The diversity in regenerative medicines regulations in Europe, USA and Japan
Cell & Gene Therapy Insights 2019; 5(8), 1031–1042.
Substantial efforts have been made to increase harmonization across regulatory authorities for the regulation of regenerative medicines (RMs), yet variations still exist in market authorization (MA) processes with regards to terminology, product classification, and evidence requirements. Regulatory and MA processes were examined in the EU, the USA and Japan. RMs are evaluated under similar regulatory frameworks as either traditional medicines or biologicals by the Food and Drug Administration in the USA, with a risk-based approach acknowledging the RM’s specificities. In the EU, RMs are regulated under the centralized procedure by European Medicines Agency (EMA), with an additional step that a draft opinion is prepared by Committee for Advanced Therapies (CAT) prior to a final MA opinion from Committee for Medicinal Products for Human Use (CHMP). The Pharmaceuticals and Medical Devices Agency (PMDA) in Japan has shifted the regulatory paradigm of RMs with a time-limited, conditional MA pathway to accelerate patient access and increase global competitiveness. Opponents argue that such a system may be too permissive in potentially exposing vulnerable patients to treatments with questionable efficacy and safety. The FDA and EMA have shown more willingness to accept real world evidence (RWE) to support MA applications. RWE was more commonly used in post-market surveillance by the PMDA in the past, but efforts are underway to explore the possibility of using patient registry data for MA application.
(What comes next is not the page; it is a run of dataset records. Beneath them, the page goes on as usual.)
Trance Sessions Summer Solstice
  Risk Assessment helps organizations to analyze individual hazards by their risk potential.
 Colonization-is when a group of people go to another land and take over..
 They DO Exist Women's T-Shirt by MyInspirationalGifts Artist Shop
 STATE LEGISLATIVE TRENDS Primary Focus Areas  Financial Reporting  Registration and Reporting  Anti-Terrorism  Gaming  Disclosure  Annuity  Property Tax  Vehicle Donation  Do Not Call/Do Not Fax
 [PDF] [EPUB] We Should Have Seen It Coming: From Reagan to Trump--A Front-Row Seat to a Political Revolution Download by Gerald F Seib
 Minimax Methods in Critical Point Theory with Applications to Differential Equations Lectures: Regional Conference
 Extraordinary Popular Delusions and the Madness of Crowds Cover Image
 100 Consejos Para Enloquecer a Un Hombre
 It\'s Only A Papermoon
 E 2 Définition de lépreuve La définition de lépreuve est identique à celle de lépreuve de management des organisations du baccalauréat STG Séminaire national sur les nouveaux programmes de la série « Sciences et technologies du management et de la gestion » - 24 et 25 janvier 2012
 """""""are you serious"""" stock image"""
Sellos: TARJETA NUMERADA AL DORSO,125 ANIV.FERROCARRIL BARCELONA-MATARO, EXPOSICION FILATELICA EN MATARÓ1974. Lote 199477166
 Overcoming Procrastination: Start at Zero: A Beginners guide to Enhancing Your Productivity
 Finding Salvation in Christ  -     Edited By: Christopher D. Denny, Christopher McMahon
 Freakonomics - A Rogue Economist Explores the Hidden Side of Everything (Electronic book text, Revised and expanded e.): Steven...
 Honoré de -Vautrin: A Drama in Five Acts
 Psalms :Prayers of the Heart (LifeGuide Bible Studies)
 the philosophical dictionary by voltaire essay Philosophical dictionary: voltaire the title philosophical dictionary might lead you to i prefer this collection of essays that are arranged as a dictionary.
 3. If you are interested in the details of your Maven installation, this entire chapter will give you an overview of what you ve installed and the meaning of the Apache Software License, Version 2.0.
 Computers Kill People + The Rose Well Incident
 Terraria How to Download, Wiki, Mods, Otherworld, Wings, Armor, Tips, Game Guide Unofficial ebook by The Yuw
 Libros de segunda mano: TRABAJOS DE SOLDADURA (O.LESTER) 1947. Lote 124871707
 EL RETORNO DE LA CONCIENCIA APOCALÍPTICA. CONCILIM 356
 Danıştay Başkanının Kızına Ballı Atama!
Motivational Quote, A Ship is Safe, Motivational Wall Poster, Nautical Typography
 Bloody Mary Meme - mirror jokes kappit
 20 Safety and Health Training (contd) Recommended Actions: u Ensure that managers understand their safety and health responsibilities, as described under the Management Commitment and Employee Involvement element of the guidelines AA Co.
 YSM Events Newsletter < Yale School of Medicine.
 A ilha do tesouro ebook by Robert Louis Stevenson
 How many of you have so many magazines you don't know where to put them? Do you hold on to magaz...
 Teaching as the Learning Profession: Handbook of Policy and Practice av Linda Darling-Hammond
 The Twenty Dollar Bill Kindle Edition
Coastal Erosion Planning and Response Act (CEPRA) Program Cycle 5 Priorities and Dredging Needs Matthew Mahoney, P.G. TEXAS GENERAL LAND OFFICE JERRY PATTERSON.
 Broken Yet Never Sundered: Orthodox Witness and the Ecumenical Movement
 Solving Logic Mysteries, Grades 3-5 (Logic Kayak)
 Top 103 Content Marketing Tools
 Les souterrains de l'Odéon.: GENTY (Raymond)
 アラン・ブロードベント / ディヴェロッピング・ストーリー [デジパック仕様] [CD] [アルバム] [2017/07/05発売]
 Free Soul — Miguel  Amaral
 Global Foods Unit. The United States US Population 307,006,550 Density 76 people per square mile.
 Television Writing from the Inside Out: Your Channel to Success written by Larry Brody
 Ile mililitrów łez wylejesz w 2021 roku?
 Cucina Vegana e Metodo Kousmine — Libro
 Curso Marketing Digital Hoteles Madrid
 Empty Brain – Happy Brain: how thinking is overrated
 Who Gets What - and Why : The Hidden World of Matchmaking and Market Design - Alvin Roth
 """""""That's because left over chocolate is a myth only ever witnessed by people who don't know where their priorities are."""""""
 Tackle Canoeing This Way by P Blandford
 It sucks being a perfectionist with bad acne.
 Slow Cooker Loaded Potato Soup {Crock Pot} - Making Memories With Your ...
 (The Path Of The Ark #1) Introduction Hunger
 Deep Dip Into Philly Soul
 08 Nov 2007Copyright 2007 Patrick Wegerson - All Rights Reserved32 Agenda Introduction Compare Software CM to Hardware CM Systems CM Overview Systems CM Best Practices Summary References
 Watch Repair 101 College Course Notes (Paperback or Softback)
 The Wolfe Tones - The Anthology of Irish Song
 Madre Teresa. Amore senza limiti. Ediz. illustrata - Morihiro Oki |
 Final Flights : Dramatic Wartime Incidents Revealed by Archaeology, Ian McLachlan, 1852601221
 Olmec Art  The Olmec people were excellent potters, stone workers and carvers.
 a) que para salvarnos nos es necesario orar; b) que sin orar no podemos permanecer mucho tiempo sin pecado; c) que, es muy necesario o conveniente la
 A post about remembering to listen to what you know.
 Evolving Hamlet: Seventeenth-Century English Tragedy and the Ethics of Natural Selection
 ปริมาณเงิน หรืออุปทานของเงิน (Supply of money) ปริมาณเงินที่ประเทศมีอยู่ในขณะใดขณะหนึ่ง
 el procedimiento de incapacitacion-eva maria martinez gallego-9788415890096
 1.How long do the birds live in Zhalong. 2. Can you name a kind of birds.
To avoid the use of unauthorized RMs, the FDA has temporarily established the Tissue Reference Group (TRG) Rapid Inquiry Program (TRIP) to support sponsors in the regulation of specific RMs, along with the release of final guidelines to explain the principle of ‘minimal manipulation and homologous use’. The PMDA requires a specific expert committee review for RMs (including autologous RMs for homologous use) administered in medical practices and research based on effects on human health. The ‘hospital exemption’ rule in the EMA still needs more clarification to ensure its harmonious implementation across different Member States. Expedited approval programs in three jurisdictions showed disparities in eligibility criteria, application timelines and incentives provided to sponsors.